» **Ausgewählter Auszug**
⁂

Ergonomie, Qualität und Infotainmentsystem sind – nicht zuletzt dank der Integration zahlreicher Google-Dienste – erstklassig. In diesen Eigenschaften ist die Alpine kein ordinärer Kleinwagen, sondern kann mit ganz anderen Preissegmenten mithalten. Dass es letzten Endes eben doch ein kleines Auto ist, wird bei den Platzverhältnissen deutlich. Aus wenig Platz viel Raum zu schaffen, stand bei den Franzosen nicht im Lastenheft. Der Fond ist sehr eng und für Erwachsene nur beschränkt geeignet. Auch der Kofferraum dürfte bereits eine junge Familie an die Grenzen bringen. Lifestyle ging definitiv vor Praktikabilität.

Reif, nicht aufmüpfig
Zu Beginn der Fahrt startet die Alpine stets im Comfort Modus. Wie bei den meisten Elektroautos, steht in diesem Modus nicht die volle Leistung zur Verfügung und das Ansprechverhalten ist auch weit davon entfernt, sportlich zu sein. Im Umkehrschluss bedeutet dies, dass dieser Modus seinem Namen gerecht wird. Die Fahrt in der Alpine ist tatsächlich gemütlich. Der Geräuschpegel ist für einen Kleinwagen überraschend tief. Und sogar das nicht-adaptive Fahrwerk ist weit weg von hart, sondern steht etwa in der Mitte zwischen Komfort und Sportlichkeit. Kein typisch französisches Brioche-Fahrwerk, aber halt auch weit weg von kompromissloser Härte. Damit kann man der A290 eine sehr hohe Alltagstauglichkeit attestieren, auch längere Fahrten sind alles andere als ermüdend. Doch dafür wirkt das alles auch sehr glatt gebügelt, gleichmässig, verwechselbar und damit auch langweilig. Darf eine Alpine überhaupt langweilig sein?

⁂

» **Bereitgestellte Daten**

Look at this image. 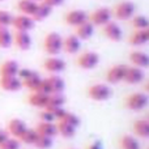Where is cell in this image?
<instances>
[{"instance_id":"36","label":"cell","mask_w":149,"mask_h":149,"mask_svg":"<svg viewBox=\"0 0 149 149\" xmlns=\"http://www.w3.org/2000/svg\"><path fill=\"white\" fill-rule=\"evenodd\" d=\"M59 120H63V122H65V123L71 124V126H73L74 128H77V127L80 126V118L76 116L74 114L70 113V111H65V114L62 116V119H59Z\"/></svg>"},{"instance_id":"9","label":"cell","mask_w":149,"mask_h":149,"mask_svg":"<svg viewBox=\"0 0 149 149\" xmlns=\"http://www.w3.org/2000/svg\"><path fill=\"white\" fill-rule=\"evenodd\" d=\"M127 65L126 64H115L106 72V81L109 84H119L123 81L124 73H126Z\"/></svg>"},{"instance_id":"33","label":"cell","mask_w":149,"mask_h":149,"mask_svg":"<svg viewBox=\"0 0 149 149\" xmlns=\"http://www.w3.org/2000/svg\"><path fill=\"white\" fill-rule=\"evenodd\" d=\"M64 103H65V97L63 95V93L50 94L49 95V102H47L46 107H63Z\"/></svg>"},{"instance_id":"23","label":"cell","mask_w":149,"mask_h":149,"mask_svg":"<svg viewBox=\"0 0 149 149\" xmlns=\"http://www.w3.org/2000/svg\"><path fill=\"white\" fill-rule=\"evenodd\" d=\"M20 70V65L16 60H5L0 65V77L5 76H17V72Z\"/></svg>"},{"instance_id":"15","label":"cell","mask_w":149,"mask_h":149,"mask_svg":"<svg viewBox=\"0 0 149 149\" xmlns=\"http://www.w3.org/2000/svg\"><path fill=\"white\" fill-rule=\"evenodd\" d=\"M128 59H130V62H131V64L134 65V67L141 68V70L149 67V56H148L147 52H144V51L135 50V51L130 52Z\"/></svg>"},{"instance_id":"8","label":"cell","mask_w":149,"mask_h":149,"mask_svg":"<svg viewBox=\"0 0 149 149\" xmlns=\"http://www.w3.org/2000/svg\"><path fill=\"white\" fill-rule=\"evenodd\" d=\"M102 33L111 42H119L123 38V30L122 28L114 21H109L107 24L102 26Z\"/></svg>"},{"instance_id":"34","label":"cell","mask_w":149,"mask_h":149,"mask_svg":"<svg viewBox=\"0 0 149 149\" xmlns=\"http://www.w3.org/2000/svg\"><path fill=\"white\" fill-rule=\"evenodd\" d=\"M34 147H36L37 149H50L52 147V137H47V136L38 135L36 143H34Z\"/></svg>"},{"instance_id":"5","label":"cell","mask_w":149,"mask_h":149,"mask_svg":"<svg viewBox=\"0 0 149 149\" xmlns=\"http://www.w3.org/2000/svg\"><path fill=\"white\" fill-rule=\"evenodd\" d=\"M113 92L111 88L107 84H93L88 88V95L90 100L97 101V102H103L107 101L111 97Z\"/></svg>"},{"instance_id":"27","label":"cell","mask_w":149,"mask_h":149,"mask_svg":"<svg viewBox=\"0 0 149 149\" xmlns=\"http://www.w3.org/2000/svg\"><path fill=\"white\" fill-rule=\"evenodd\" d=\"M58 123L56 124V131H58V135H60V136H63L64 139H71V137L74 136V134H76V128H74L73 126H71V124L65 123V122L63 120H56Z\"/></svg>"},{"instance_id":"43","label":"cell","mask_w":149,"mask_h":149,"mask_svg":"<svg viewBox=\"0 0 149 149\" xmlns=\"http://www.w3.org/2000/svg\"><path fill=\"white\" fill-rule=\"evenodd\" d=\"M88 149H102V148H101V145H100V144H97V143H94V144L89 145V148H88Z\"/></svg>"},{"instance_id":"39","label":"cell","mask_w":149,"mask_h":149,"mask_svg":"<svg viewBox=\"0 0 149 149\" xmlns=\"http://www.w3.org/2000/svg\"><path fill=\"white\" fill-rule=\"evenodd\" d=\"M39 120L41 122H47V123H54L55 118L47 109H42V111L39 113Z\"/></svg>"},{"instance_id":"6","label":"cell","mask_w":149,"mask_h":149,"mask_svg":"<svg viewBox=\"0 0 149 149\" xmlns=\"http://www.w3.org/2000/svg\"><path fill=\"white\" fill-rule=\"evenodd\" d=\"M100 63V55L94 51H85L76 59V64L81 70H93Z\"/></svg>"},{"instance_id":"1","label":"cell","mask_w":149,"mask_h":149,"mask_svg":"<svg viewBox=\"0 0 149 149\" xmlns=\"http://www.w3.org/2000/svg\"><path fill=\"white\" fill-rule=\"evenodd\" d=\"M135 12H136V7L130 0H122V1H119L118 4H115V7L111 10L113 16L119 21L131 20L135 16Z\"/></svg>"},{"instance_id":"35","label":"cell","mask_w":149,"mask_h":149,"mask_svg":"<svg viewBox=\"0 0 149 149\" xmlns=\"http://www.w3.org/2000/svg\"><path fill=\"white\" fill-rule=\"evenodd\" d=\"M13 20V15L9 10L0 9V28H9Z\"/></svg>"},{"instance_id":"2","label":"cell","mask_w":149,"mask_h":149,"mask_svg":"<svg viewBox=\"0 0 149 149\" xmlns=\"http://www.w3.org/2000/svg\"><path fill=\"white\" fill-rule=\"evenodd\" d=\"M62 47H63V38L59 33L50 31V33L45 37L43 50L50 56H56L58 54H60V52H62Z\"/></svg>"},{"instance_id":"13","label":"cell","mask_w":149,"mask_h":149,"mask_svg":"<svg viewBox=\"0 0 149 149\" xmlns=\"http://www.w3.org/2000/svg\"><path fill=\"white\" fill-rule=\"evenodd\" d=\"M43 68L47 71V72H50L52 74H56V73L63 72V71L65 70V62L58 56H50L45 60Z\"/></svg>"},{"instance_id":"40","label":"cell","mask_w":149,"mask_h":149,"mask_svg":"<svg viewBox=\"0 0 149 149\" xmlns=\"http://www.w3.org/2000/svg\"><path fill=\"white\" fill-rule=\"evenodd\" d=\"M31 72H33V70H30V68H20L17 72V77L22 81V80H25Z\"/></svg>"},{"instance_id":"12","label":"cell","mask_w":149,"mask_h":149,"mask_svg":"<svg viewBox=\"0 0 149 149\" xmlns=\"http://www.w3.org/2000/svg\"><path fill=\"white\" fill-rule=\"evenodd\" d=\"M13 43L21 51H28L31 47V37L29 31H16L13 33Z\"/></svg>"},{"instance_id":"3","label":"cell","mask_w":149,"mask_h":149,"mask_svg":"<svg viewBox=\"0 0 149 149\" xmlns=\"http://www.w3.org/2000/svg\"><path fill=\"white\" fill-rule=\"evenodd\" d=\"M149 103V97L147 93L143 92H136L132 93V94L127 95L126 100H124V106H126L128 110L132 111H140L143 109H145Z\"/></svg>"},{"instance_id":"31","label":"cell","mask_w":149,"mask_h":149,"mask_svg":"<svg viewBox=\"0 0 149 149\" xmlns=\"http://www.w3.org/2000/svg\"><path fill=\"white\" fill-rule=\"evenodd\" d=\"M37 137H38V134H37L36 128H26L21 134V136L18 137V141L24 143V144H28V145H34Z\"/></svg>"},{"instance_id":"14","label":"cell","mask_w":149,"mask_h":149,"mask_svg":"<svg viewBox=\"0 0 149 149\" xmlns=\"http://www.w3.org/2000/svg\"><path fill=\"white\" fill-rule=\"evenodd\" d=\"M28 128L26 123L20 118H13L8 122V126H7V132L9 134L10 137H15V139H18L21 136L25 130Z\"/></svg>"},{"instance_id":"25","label":"cell","mask_w":149,"mask_h":149,"mask_svg":"<svg viewBox=\"0 0 149 149\" xmlns=\"http://www.w3.org/2000/svg\"><path fill=\"white\" fill-rule=\"evenodd\" d=\"M134 132L141 139L149 137V122L147 119H137L134 122Z\"/></svg>"},{"instance_id":"19","label":"cell","mask_w":149,"mask_h":149,"mask_svg":"<svg viewBox=\"0 0 149 149\" xmlns=\"http://www.w3.org/2000/svg\"><path fill=\"white\" fill-rule=\"evenodd\" d=\"M128 42L132 46H144L149 42V29L145 30H135L130 36Z\"/></svg>"},{"instance_id":"28","label":"cell","mask_w":149,"mask_h":149,"mask_svg":"<svg viewBox=\"0 0 149 149\" xmlns=\"http://www.w3.org/2000/svg\"><path fill=\"white\" fill-rule=\"evenodd\" d=\"M41 80H42V77L39 76V73H37L33 71V72L29 74L25 80H22L21 82H22V86L28 88L30 92H36V89L38 88L39 82H41Z\"/></svg>"},{"instance_id":"24","label":"cell","mask_w":149,"mask_h":149,"mask_svg":"<svg viewBox=\"0 0 149 149\" xmlns=\"http://www.w3.org/2000/svg\"><path fill=\"white\" fill-rule=\"evenodd\" d=\"M47 81H49L50 89H51V94H56V93H63L65 89V82L58 74H51L50 77H47Z\"/></svg>"},{"instance_id":"11","label":"cell","mask_w":149,"mask_h":149,"mask_svg":"<svg viewBox=\"0 0 149 149\" xmlns=\"http://www.w3.org/2000/svg\"><path fill=\"white\" fill-rule=\"evenodd\" d=\"M144 79H145V73L141 68L128 67V65H127V70H126L124 79H123L124 82H127V84H130V85H137L144 81Z\"/></svg>"},{"instance_id":"37","label":"cell","mask_w":149,"mask_h":149,"mask_svg":"<svg viewBox=\"0 0 149 149\" xmlns=\"http://www.w3.org/2000/svg\"><path fill=\"white\" fill-rule=\"evenodd\" d=\"M21 143L18 141V139H15V137H8L1 145H0V149H20Z\"/></svg>"},{"instance_id":"7","label":"cell","mask_w":149,"mask_h":149,"mask_svg":"<svg viewBox=\"0 0 149 149\" xmlns=\"http://www.w3.org/2000/svg\"><path fill=\"white\" fill-rule=\"evenodd\" d=\"M13 29L16 31H30L36 26V21L30 17V16L25 15H18L16 17H13L12 24H10Z\"/></svg>"},{"instance_id":"22","label":"cell","mask_w":149,"mask_h":149,"mask_svg":"<svg viewBox=\"0 0 149 149\" xmlns=\"http://www.w3.org/2000/svg\"><path fill=\"white\" fill-rule=\"evenodd\" d=\"M52 9H54V8H51L50 5H47V4H45V3L41 1V3H38V5H37V8H36V10H34L31 18H33L36 22H38V21H43L51 15Z\"/></svg>"},{"instance_id":"21","label":"cell","mask_w":149,"mask_h":149,"mask_svg":"<svg viewBox=\"0 0 149 149\" xmlns=\"http://www.w3.org/2000/svg\"><path fill=\"white\" fill-rule=\"evenodd\" d=\"M28 102L29 105L34 106V107L45 109L47 106V102H49V95L42 94V93H38V92H31L28 97Z\"/></svg>"},{"instance_id":"32","label":"cell","mask_w":149,"mask_h":149,"mask_svg":"<svg viewBox=\"0 0 149 149\" xmlns=\"http://www.w3.org/2000/svg\"><path fill=\"white\" fill-rule=\"evenodd\" d=\"M131 24L135 30H145L149 28V20L144 15H136L131 18Z\"/></svg>"},{"instance_id":"10","label":"cell","mask_w":149,"mask_h":149,"mask_svg":"<svg viewBox=\"0 0 149 149\" xmlns=\"http://www.w3.org/2000/svg\"><path fill=\"white\" fill-rule=\"evenodd\" d=\"M64 21L67 25L73 26L74 28V26L88 21V13L85 12L84 9H71L65 13Z\"/></svg>"},{"instance_id":"38","label":"cell","mask_w":149,"mask_h":149,"mask_svg":"<svg viewBox=\"0 0 149 149\" xmlns=\"http://www.w3.org/2000/svg\"><path fill=\"white\" fill-rule=\"evenodd\" d=\"M36 92L42 93V94H47V95L51 94V89H50V85H49L47 79H42L41 80V82H39L38 88L36 89Z\"/></svg>"},{"instance_id":"44","label":"cell","mask_w":149,"mask_h":149,"mask_svg":"<svg viewBox=\"0 0 149 149\" xmlns=\"http://www.w3.org/2000/svg\"><path fill=\"white\" fill-rule=\"evenodd\" d=\"M33 1H36V3H41L42 0H33Z\"/></svg>"},{"instance_id":"26","label":"cell","mask_w":149,"mask_h":149,"mask_svg":"<svg viewBox=\"0 0 149 149\" xmlns=\"http://www.w3.org/2000/svg\"><path fill=\"white\" fill-rule=\"evenodd\" d=\"M38 3L33 1V0H18L17 1V9L21 15L25 16H33L34 10H36Z\"/></svg>"},{"instance_id":"42","label":"cell","mask_w":149,"mask_h":149,"mask_svg":"<svg viewBox=\"0 0 149 149\" xmlns=\"http://www.w3.org/2000/svg\"><path fill=\"white\" fill-rule=\"evenodd\" d=\"M9 137V134L7 132V130H0V145Z\"/></svg>"},{"instance_id":"20","label":"cell","mask_w":149,"mask_h":149,"mask_svg":"<svg viewBox=\"0 0 149 149\" xmlns=\"http://www.w3.org/2000/svg\"><path fill=\"white\" fill-rule=\"evenodd\" d=\"M36 131H37L38 135L47 136V137H52V139L58 135L56 124L55 123H47V122H39L36 127Z\"/></svg>"},{"instance_id":"17","label":"cell","mask_w":149,"mask_h":149,"mask_svg":"<svg viewBox=\"0 0 149 149\" xmlns=\"http://www.w3.org/2000/svg\"><path fill=\"white\" fill-rule=\"evenodd\" d=\"M80 49H81V41H80L74 34L63 38L62 51L67 52V54H70V55H73V54H77V52L80 51Z\"/></svg>"},{"instance_id":"18","label":"cell","mask_w":149,"mask_h":149,"mask_svg":"<svg viewBox=\"0 0 149 149\" xmlns=\"http://www.w3.org/2000/svg\"><path fill=\"white\" fill-rule=\"evenodd\" d=\"M93 33H94V26H93L89 21H85V22L74 26V36H76L80 41L90 39L93 36Z\"/></svg>"},{"instance_id":"30","label":"cell","mask_w":149,"mask_h":149,"mask_svg":"<svg viewBox=\"0 0 149 149\" xmlns=\"http://www.w3.org/2000/svg\"><path fill=\"white\" fill-rule=\"evenodd\" d=\"M13 43V33L9 28H0V49H9Z\"/></svg>"},{"instance_id":"29","label":"cell","mask_w":149,"mask_h":149,"mask_svg":"<svg viewBox=\"0 0 149 149\" xmlns=\"http://www.w3.org/2000/svg\"><path fill=\"white\" fill-rule=\"evenodd\" d=\"M119 147L120 149H140V144L132 135H123L119 140Z\"/></svg>"},{"instance_id":"16","label":"cell","mask_w":149,"mask_h":149,"mask_svg":"<svg viewBox=\"0 0 149 149\" xmlns=\"http://www.w3.org/2000/svg\"><path fill=\"white\" fill-rule=\"evenodd\" d=\"M0 88L5 92H18L22 88V82L17 76L0 77Z\"/></svg>"},{"instance_id":"41","label":"cell","mask_w":149,"mask_h":149,"mask_svg":"<svg viewBox=\"0 0 149 149\" xmlns=\"http://www.w3.org/2000/svg\"><path fill=\"white\" fill-rule=\"evenodd\" d=\"M42 3L50 5L51 8H55V7H60V5H63L64 0H42Z\"/></svg>"},{"instance_id":"45","label":"cell","mask_w":149,"mask_h":149,"mask_svg":"<svg viewBox=\"0 0 149 149\" xmlns=\"http://www.w3.org/2000/svg\"><path fill=\"white\" fill-rule=\"evenodd\" d=\"M0 1H3V0H0Z\"/></svg>"},{"instance_id":"4","label":"cell","mask_w":149,"mask_h":149,"mask_svg":"<svg viewBox=\"0 0 149 149\" xmlns=\"http://www.w3.org/2000/svg\"><path fill=\"white\" fill-rule=\"evenodd\" d=\"M111 17H113V13H111L110 8L100 7L88 15V21L93 26H103L109 21H111Z\"/></svg>"}]
</instances>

⁂

» **Arbeitsauftrag**
Führen Sie den Fahrbericht zur Alpine A290 im Anschluss an seinen letzten Satz fort. Die obige Auflistung stammt aus einer anderen Quelle als der Auszug.

» **Ergebnis der Übung**
Eine Frage der Prioritäten
Schneller Wechsel in den Sport-Modus. Der Switch ist zum Glück deutlich spürbar, das Ansprechverhalten ist nun viel schärfer, die Lenkung ist schwergängiger und die Leistung ist voll da. Aber was heisst voll: 160 kW und 300 Nm lässt die Alpine auf die Vorderachse los. Das sind zwar gängige Leistungsdaten für Hot Hatches dieser Grösse, die leider allesamt ausgestorben sind – aber die A290 trägt Elektro-Ballast. Sie wiegt 1500 Kilo leer ohne Fahrer. Das sind mindestens 200 Kilo zu viel für die gebotene Leistung. Oder 40 kW zu wenig Leistung für das vorhandene Gewicht. Lange Rede, kurzer Sinn: Der Antritt ist E-typisch kräftig, aber der folgende Durchzug haut einen nicht um. Bis rund 70 km/h fühlt sich das Auto stark an, darüber hinaus oder stark bergauf fehlt aber Leistung – sofern man einen Hot Hatch sucht.

Ein ähnliches Bild zeigt sich beim Handling. Die Lenkung wird zwar schwergängiger, aber der Biss und das Einlenkverhalten sind zu sanft. Ausserdem reisst das Drehmoment beim Beschleunigen stark an der Lenkung, sodass man die Alpine richtiggehend festhalten muss – obwohl die Leistung, wie zuvor erwähnt, nicht gerade überbordend ist. Einerseits witzig, andererseits auch nervig auf Dauer. Das Fahrwerk habe ich bereits erwähnt, es ist ausgewogen. Wenn man es krachen lässt, hat das viel Wank- und Nickbewegungen zur Folge. Und das ESP möchte einen auch keinen Spass gönnen und bremst permanent und rigoros rein.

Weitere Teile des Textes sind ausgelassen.